Dua minggu berlalu sejak Yongguk pergi ke Amerika. Himchan yang sudah pindah ke rumah Jieun benar-benar menikmati hari-hari barunya menjadi seorang ibu muda dari bayi laki-laki yang diberi nama Hohyeon. Hochan—begitu Jieun memanggil keponakannya—memperlihatkan pertumbuhan pesat sejak hari pertama ia dilahirkan. Bayi tersebut begitu sehat, berat badannya mudah naik karena dia banyak makan, banyak tidur, dan yang paling penting dia selalu bahagia. Baru sepuluh hari usianya Hohyeon sudah mulai bisa tersenyum dan berkedip merespon ucapan ibunya. Dia juga jarang rewel, kalaupun menangis ia akan langsung diam ketika ada orang yang memeluknya. Bayi itu sangat tenang dan mudah ditidurkan, mengingatkan Jieun pada sikap Yongguk yang juga selalu kalem di berbagai situasi.
"Kita sudah sampai, bangunlah." Jieun mengetuk kaca jendela mobil dari luar membuat Himchan terhenyak dari tidurnya. Wanita tersebut menguap lalu menggeliat membuat bayi yang tidur di boks di sebelahnya ikut terbangun dan menggeliat juga hingga muka mungilnya memerah. Himchan membuka pintu mobil, mengusap kedua mata mengantuk.

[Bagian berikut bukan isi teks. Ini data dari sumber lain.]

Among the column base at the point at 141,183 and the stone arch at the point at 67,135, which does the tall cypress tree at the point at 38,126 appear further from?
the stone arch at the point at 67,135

"Kau membawaku kemana? Perasaan kita pergi jauh sekali," tanya Himchan.
Jieun mengedikkan bahu. "Yongguk cuma berpesan aku harus membawamu ke tempat ini." Wanita itu melongok ke bekas tempat duduk Himchan, melihat ke dalam boks bayi dan bibirnya langsung tersenyum lebar.
"Hochan, annyeong~ kau ikut bangun juga? Utututu~ imutnya keponakan Tante~" sapanya pada bayi kecil yang hanya mengedipkan mata pelan—masih mengantuk—mulut mungilnya kembali menguap, ia menggeliat sebentar sebelum kemudian memejamkan mata, dan melanjutkan tidur tanpa menangis sama sekali.
"Tempat apa ini?" Himchan mengeluarkan ponsel, hendak memeriksa GPS posisinya sekarang. "Aku yakin ini pasti sudah sangat jauh dari Seoul."
"Tentu saja," jawab Jieun, dengan hati-hati mengambil Hohyeon yang mulai tertidur dari dalam boks beserta selimut yang membungkusnya, menggendong bayi tersebut sambil tidak bisa berhenti mengagumi betapa imutnya dia.
"Aku tidak menyetir selama 5 jam hanya untuk berputar-putar mengelilingi Seoul," imbuh Jieun.
"Selama itu?" Himchan terkejut. Dia nyaris selalu tidur di perjalanan hingga tidak sadar sudah berapa banyak waktu yang terbuang. "Berarti tempat ini memang paling, sangat, terlalu, pelosok sekali. Aku yakin orang-orangnya pasti juga ndeso."
"Apa kau pernah ke sini?" tanya Jieun yang langsung dijawab cepat oleh temannya.
"Tidak."
"Yongguk menyuruhku mengantarmu ke sini jadi pasti ini ada hubungannya dengan dirimu."
"Tapi aku bahkan tidak pernah datang ke sini." Wanita tersebut mengedarkan pandangan, mencoba mengenali rumah-rumah sederhana, kebun yang masih dibiarkan liar, aliran sungai jernih, dan beberapa ayam peliharaan yang mematuki tanah mencari makanan, namun tetap saja ia sama sekali tak ingat ia pernah melihat tempat itu sebelumnya.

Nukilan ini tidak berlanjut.